■ 제공된 기록
══════════

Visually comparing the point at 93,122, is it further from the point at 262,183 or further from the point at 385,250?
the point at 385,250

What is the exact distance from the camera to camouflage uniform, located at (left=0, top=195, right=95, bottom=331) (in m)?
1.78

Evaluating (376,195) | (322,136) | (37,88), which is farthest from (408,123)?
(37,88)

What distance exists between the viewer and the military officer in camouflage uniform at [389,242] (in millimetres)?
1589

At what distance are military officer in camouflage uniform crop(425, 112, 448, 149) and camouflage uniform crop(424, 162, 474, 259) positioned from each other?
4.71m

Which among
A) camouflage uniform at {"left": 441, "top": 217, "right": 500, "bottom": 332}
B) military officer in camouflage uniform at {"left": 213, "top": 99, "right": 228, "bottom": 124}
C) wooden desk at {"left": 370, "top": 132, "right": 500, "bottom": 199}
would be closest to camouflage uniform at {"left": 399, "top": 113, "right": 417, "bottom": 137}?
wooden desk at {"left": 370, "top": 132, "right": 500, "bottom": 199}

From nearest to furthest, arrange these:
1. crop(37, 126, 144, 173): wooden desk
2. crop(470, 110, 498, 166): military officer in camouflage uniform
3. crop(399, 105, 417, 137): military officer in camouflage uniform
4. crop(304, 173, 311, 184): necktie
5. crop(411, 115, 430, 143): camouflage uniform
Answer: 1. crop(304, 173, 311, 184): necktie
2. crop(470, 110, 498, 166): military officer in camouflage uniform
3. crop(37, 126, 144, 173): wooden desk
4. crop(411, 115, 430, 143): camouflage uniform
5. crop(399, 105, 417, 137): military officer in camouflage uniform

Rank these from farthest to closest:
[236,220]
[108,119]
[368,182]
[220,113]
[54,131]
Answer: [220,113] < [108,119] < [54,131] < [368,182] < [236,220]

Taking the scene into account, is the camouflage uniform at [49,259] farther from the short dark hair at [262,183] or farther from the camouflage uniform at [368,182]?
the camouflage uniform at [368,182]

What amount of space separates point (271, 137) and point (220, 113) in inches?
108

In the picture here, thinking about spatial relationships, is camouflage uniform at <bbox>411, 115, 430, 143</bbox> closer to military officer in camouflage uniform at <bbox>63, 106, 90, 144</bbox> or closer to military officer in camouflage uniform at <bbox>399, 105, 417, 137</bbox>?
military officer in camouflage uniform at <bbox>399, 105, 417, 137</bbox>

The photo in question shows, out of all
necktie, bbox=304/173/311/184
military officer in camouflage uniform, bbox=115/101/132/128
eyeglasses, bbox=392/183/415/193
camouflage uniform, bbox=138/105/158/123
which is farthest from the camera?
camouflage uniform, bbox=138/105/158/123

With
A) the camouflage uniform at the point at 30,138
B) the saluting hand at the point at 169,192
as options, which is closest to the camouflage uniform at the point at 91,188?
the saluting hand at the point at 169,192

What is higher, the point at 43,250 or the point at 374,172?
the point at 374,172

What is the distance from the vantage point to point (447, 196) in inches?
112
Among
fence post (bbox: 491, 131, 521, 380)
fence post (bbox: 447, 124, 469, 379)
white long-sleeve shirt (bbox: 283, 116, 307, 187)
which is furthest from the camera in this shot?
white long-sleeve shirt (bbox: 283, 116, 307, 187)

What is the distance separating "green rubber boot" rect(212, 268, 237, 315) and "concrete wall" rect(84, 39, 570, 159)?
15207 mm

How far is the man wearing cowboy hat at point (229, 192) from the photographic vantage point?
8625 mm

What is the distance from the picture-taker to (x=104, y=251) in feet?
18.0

══════════

■ 과제 안내
위 기록에서 "Which among" 문구가 있는 줄부터 "C) wooden desk" 문구가 있는 줄까지, 양 끝 줄을 포함해 그 줄들만 번호와 내용 두 열의 마크다운 표로 나타내세요. 빈 줄은 빼세요.

■ 과제 답안
| 번호 | 내용 |
|---|---|
| 1 | Which among |
| 2 | A) camouflage uniform at {"left": 441, "top": 217, "right": 500, "bottom": 332} |
| 3 | B) military officer in camouflage uniform at {"left": 213, "top": 99, "right": 228, "bottom": 124} |
| 4 | C) wooden desk at {"left": 370, "top": 132, "right": 500, "bottom": 199} |